Starting at the first line of the material below, retype each line exactly until you reach the line with "hardwood flooring pros", which is also included; pictures stay out.

> **Records for the exercise**

= Beginning of Section =

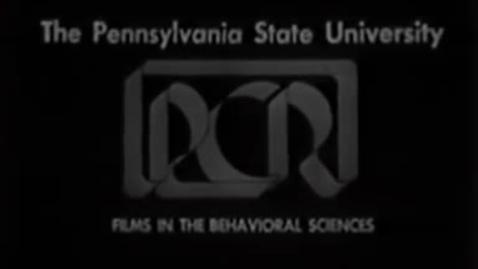 Thumbnail for entry The Milgram Experiment 1962 Full Documentary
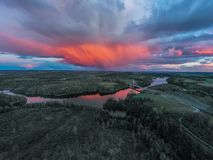 Ponte de Smaalenene em Noruega sobre o rio Glomma imagens de stock royalty free
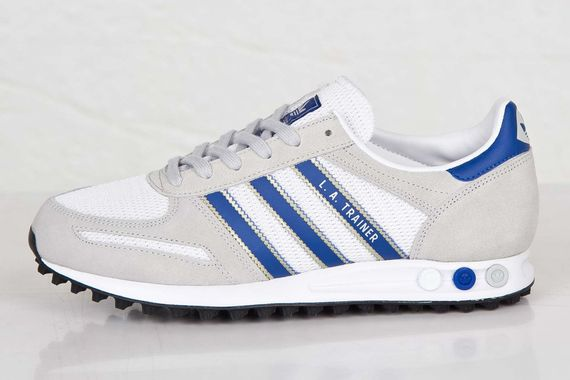 adidas-la trainer-collegiate royal_03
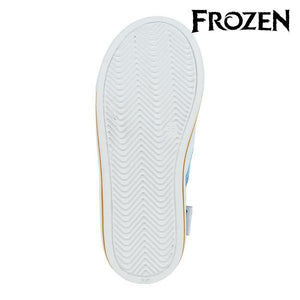 Children's Casual Trainers Frozen 73608 Blue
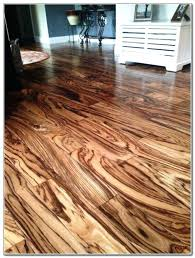 hardwood flooring pros and cons 28 images tigerwood maple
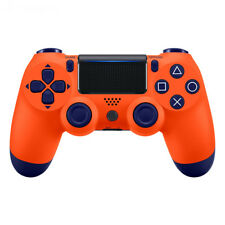 Brand New  Dualshock 4 Wireless Controller for sony Playstation 4 PS4 with LED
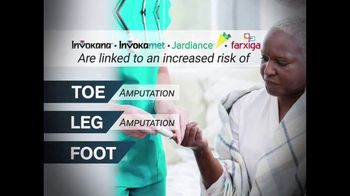 Gold Shield Group TV Spot, 'Type-2 Diabetes Medication Side Effects'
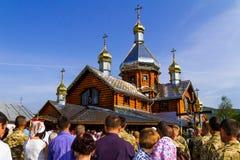 Het bezoek van de Patriarch van de Oekraïense Orthodoxe Kerk Kiev Royalty-vrije Stock Fotografie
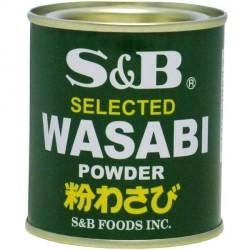 S&B Selected Wasabi Powder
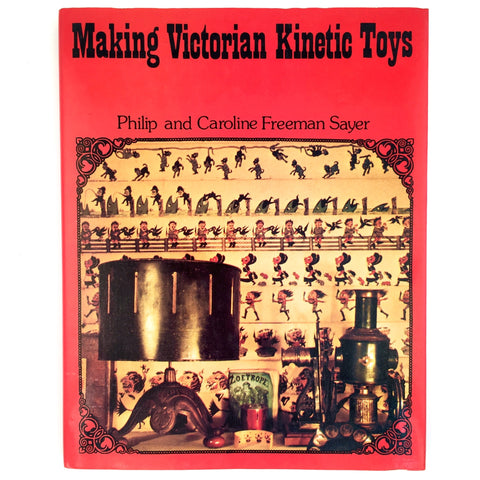 Making Victorian Kinetic Toys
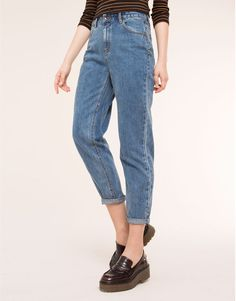 Pull&Bear - denim - jeans - high waist mom jeans - dark blue - 05682330-V2016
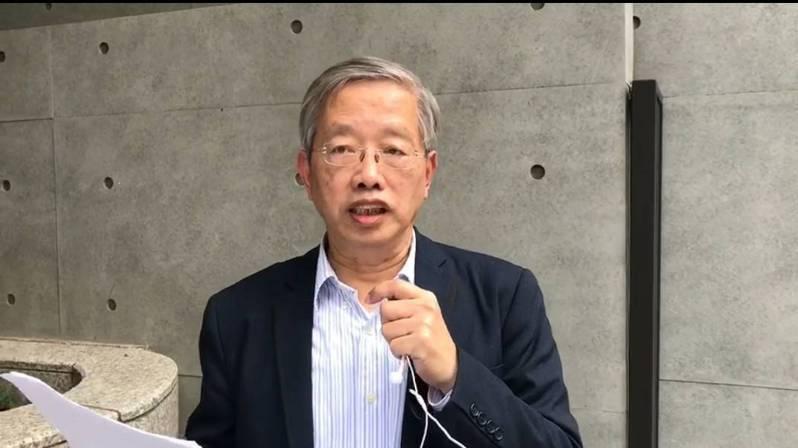 欠1萬8法拍房子暫緩點交,前台大教授陳志龍:緩兵之計。圖/陳志龍提供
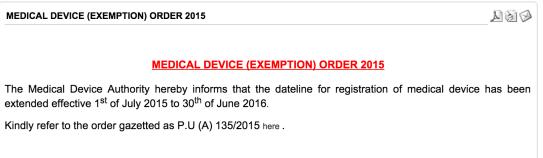 Screenshot 2015-07-15 12.38.39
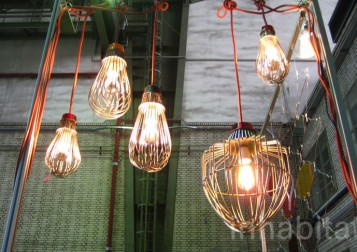 Findelkind-Recycled-Whisks-Lamps-2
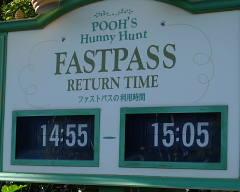 14:55-15:10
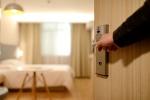 Почему в турецких отелях не размещают одиноких мужчин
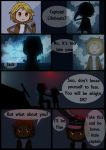 Comic Velium Chapter 1 Page 2 by LunarThunderStorm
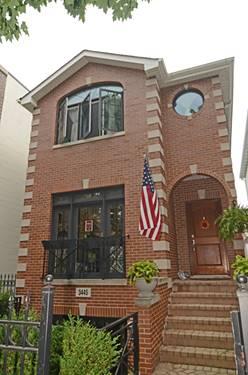 3445 N Claremont, Chicago, IL 60618 Roscoe Village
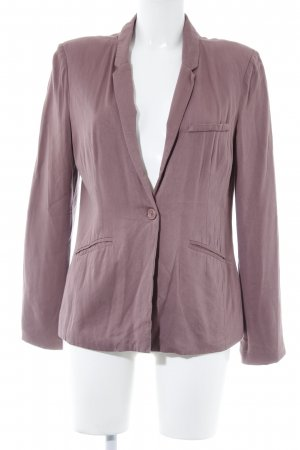 Review Jerseyblazer blasslila Business-Look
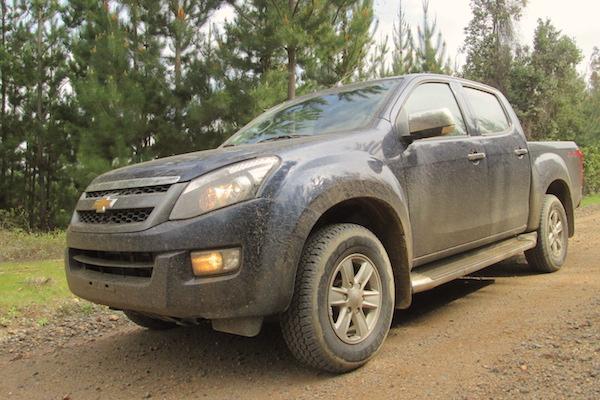 Chevrolet D-Max Ecuador 2015. Picture courtesy rutamotor.com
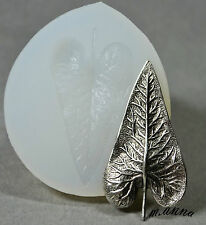 LEAF SILICONE MOLD FOOD USE POLYMER CLAY RESIN FIMO MOULD WAX PLASTER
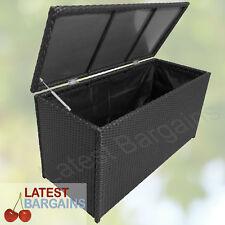 Outdoor Rattan Storage Box Garden Chest Patio Waterproof Black Furniture
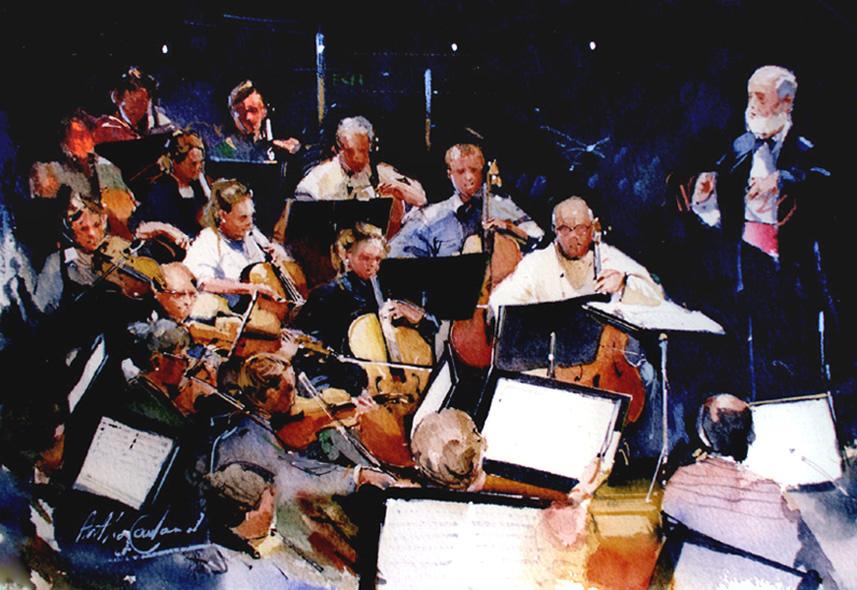 Orchestra sketch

= End of Section =

> **Expected output**
 Thumbnail for entry The Milgram Experiment 1962 Full Documentary
 Ponte de Smaalenene em Noruega sobre o rio Glomma imagens de stock royalty free
 adidas-la trainer-collegiate royal_03
 Children's Casual Trainers Frozen 73608 Blue
 hardwood flooring pros and cons 28 images tigerwood maple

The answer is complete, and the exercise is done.